(Items listed in a dataset)
***
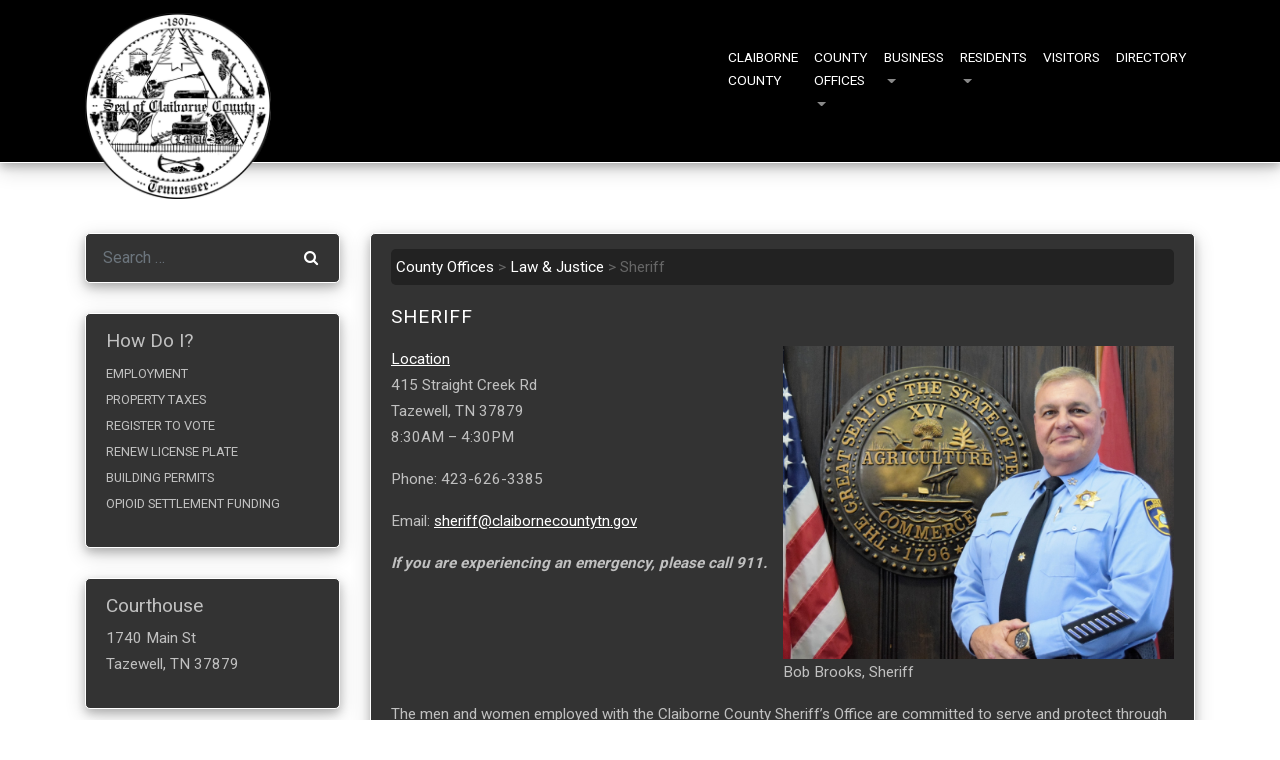

--- FILE ---
content_type: text/css
request_url: https://claibornecountytn.gov/wp-content/uploads/maxmegamenu/style.css?ver=0f77c2
body_size: 244
content:
@charset "UTF-8";

/** THIS FILE IS AUTOMATICALLY GENERATED - DO NOT MAKE MANUAL EDITS! **/
/** Custom CSS should be added to Mega Menu > Menu Themes > Custom Styling **/

.mega-menu-last-modified-1750148538 { content: 'Tuesday 17th June 2025 08:22:18 UTC'; }

.wp-block {}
***
■ **Problem**
Look above for the line containing "content: 'Tuesday 17th"; copy from it through the last line, exactly, and nothing more.

■ **Problem solution**
.mega-menu-last-modified-1750148538 { content: 'Tuesday 17th June 2025 08:22:18 UTC'; }

.wp-block {}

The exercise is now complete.